The above-mentioned serial numbers of the embodiments of the present invention are merely for description and do not represent the merits of the embodiments.
Through the above description of the embodiments, those skilled in the art will clearly understand that the method of the above embodiments can be implemented by software plus a necessary general hardware platform, and certainly can also be implemented by hardware, but in many cases, the former is a better implementation manner.
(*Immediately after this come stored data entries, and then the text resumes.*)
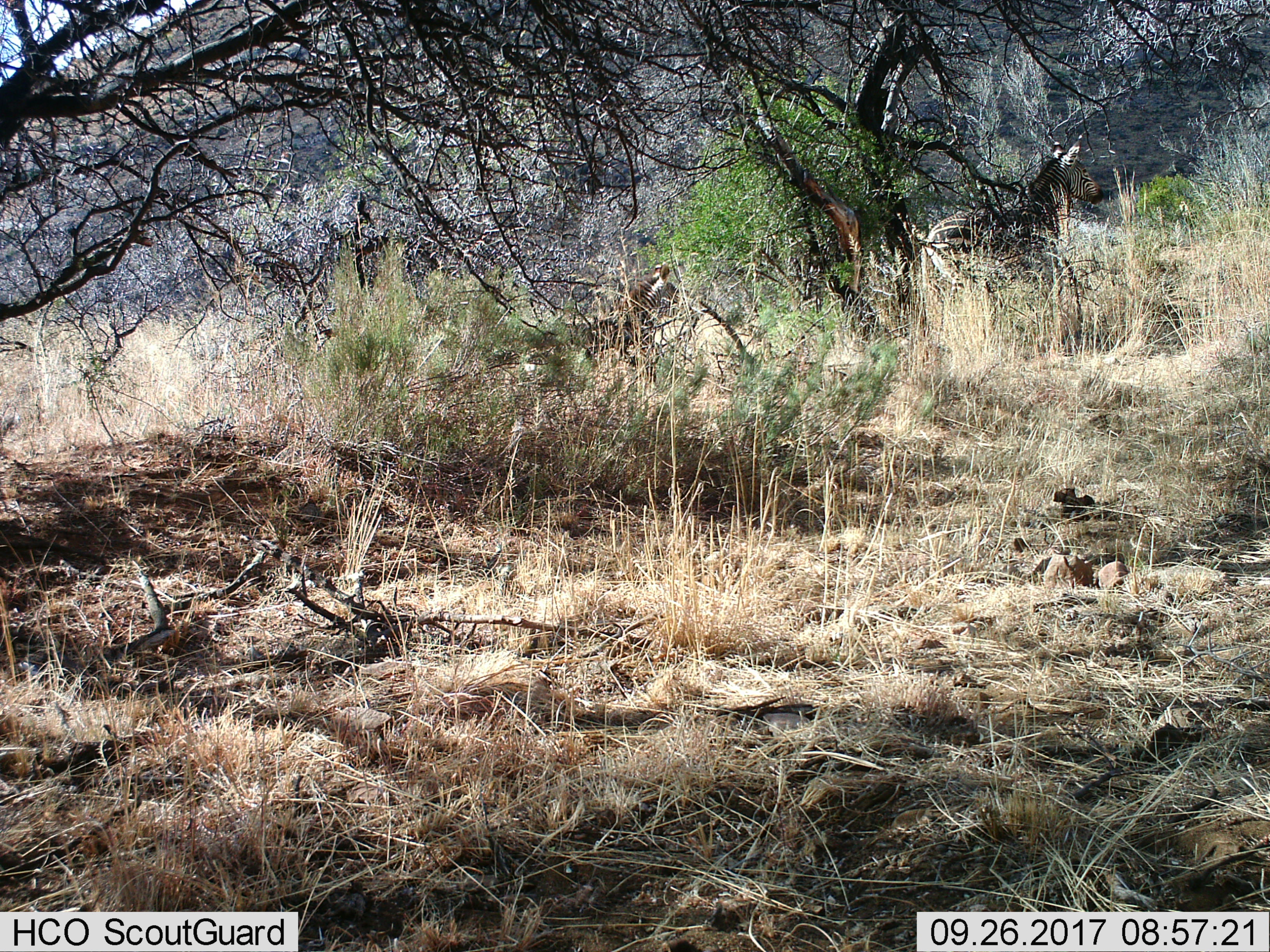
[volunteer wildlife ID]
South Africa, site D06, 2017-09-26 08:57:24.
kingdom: Animalia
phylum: Chordata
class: Mammalia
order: Perissodactyla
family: Equidae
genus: Equus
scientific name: Equus zebra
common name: mountain zebra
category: zebramountain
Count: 2.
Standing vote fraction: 60%.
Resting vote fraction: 0%.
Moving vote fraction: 20%.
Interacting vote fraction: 0%.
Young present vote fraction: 40%.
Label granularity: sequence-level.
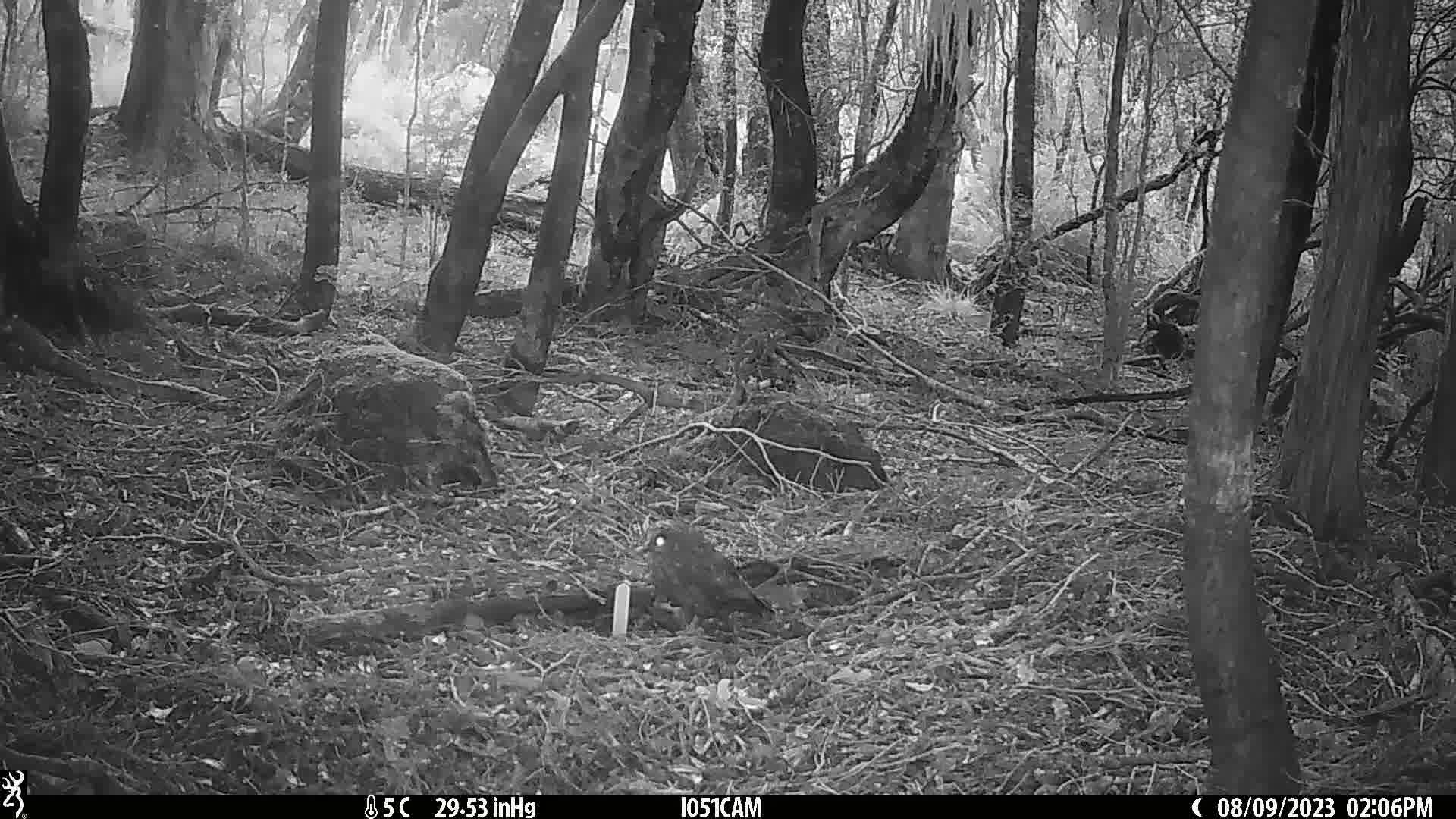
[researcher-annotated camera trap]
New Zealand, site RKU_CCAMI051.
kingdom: Animalia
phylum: Chordata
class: Aves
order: Strigiformes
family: Strigidae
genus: Ninox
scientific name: Ninox novaeseelandiae novaeseelandiae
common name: morepork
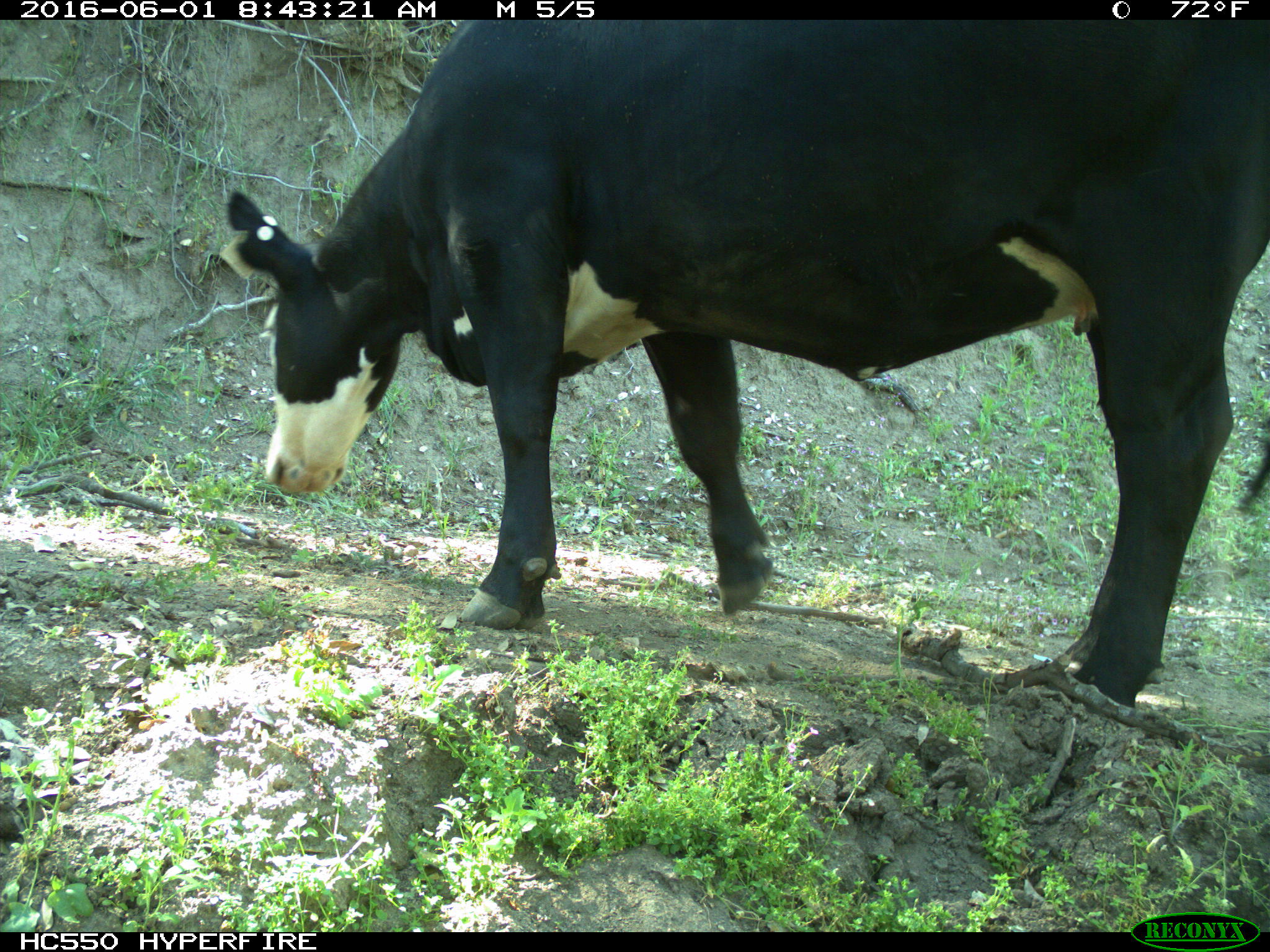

Based on such understanding, the technical solution of the present invention may be embodied in the form of a software product, which is stored in a storage medium (e.g., ROM/RAM, magnetic disk, optical disk) as described above and includes instructions for enabling a terminal device (e.g., a mobile phone, a computer, a server, an air conditioner, or a network device) to execute the method according to the embodiments of the present invention.
The above description is only a preferred embodiment of the present invention, and not intended to limit the scope of the present invention, and all modifications of equivalent structures and equivalent processes, which are made by using the contents of the present specification and the accompanying drawings, or directly or indirectly applied to other related technical fields, are included in the scope of the present invention.
Claims (10)
1. A software code cloud digital signature method is applied to a cloud signature server and comprises the following steps:
receiving abstract data of a file to be signed sent by a client;
acquiring a signature certificate and a private key, and performing signature processing on the digest data based on the private key to obtain digital signature data;
and sending the digital signature data and the signature certificate to a client so that the client can complete the digital signature of the file to be signed based on the digital signature data and the signature certificate.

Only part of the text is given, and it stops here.